Blackstone Inc.’s $69 billion real estate fund for wealthy individuals said it will limit redemption requests, one of the most dramatic signs of a pullback at a top profit driver for the firm and a chilling indicator for the property industry.
Blackstone Real Estate Income Trust Inc. has been facing withdrawal requests exceeding its quarterly limit, a major test for the one of the private equity firm’s most ambitious efforts to reach individual investors.
The news, in a letter Thursday, sent Blackstone stock falling as much as 10%, the biggest drop since March.
“Our business is built on performance, not fund flows, and performance is rock solid,” a Blackstone spokesperson said, adding that BREIT’s concentration in rental housing and logistics in the Sun Belt leaves it well positioned going forward.
This year, the fund has piled into more than $20 billion worth of swaps contracts through November to counteract rising rates.
The fund became a behemoth in the real estate industry since its start in 2017, snapping up apartments, suburban homes and dorms and growing rapidly in an era of ultra-low interest rates as investors chased yield.
Now, soaring borrowing costs and a cooling economy are rapidly changing the landscape for the fund, causing BREIT to caution that it could limit or suspend repurchase requests going forward.
Blackstone’s creation of BREIT cast a spotlight on the space for nontraded real estate investment trusts. Unlike many real estate investment trusts, BREIT’s shares don’t trade on exchanges. It has thresholds on how much money investors can take out to avoid forced selling.
This means if too many people head for the exits, its fund board can opt to restrict withdrawals or raise its limits.

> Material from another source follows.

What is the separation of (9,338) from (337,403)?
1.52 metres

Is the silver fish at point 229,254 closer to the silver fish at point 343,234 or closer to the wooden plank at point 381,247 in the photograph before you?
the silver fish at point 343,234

BREIT said requests have exceeded the 2% of the net asset value monthly limit and 5% of the quarterly threshold.
“If BREIT receives elevated repurchase requests in the first quarter of 2023, BREIT intends to fulfill repurchases at the 2% of NAV monthly limit, subject to the 5% of NAV quarterly limit,” BREIT said in a letter Thursday.
Blackstone’s top executives have bet big on the fund. Bloomberg reported last month that President Jon Gray had put $100 million more of his own money in BREIT since July, as had Chief Executive Officer Steve Schwarzman, a person familiar with the matter said at the time.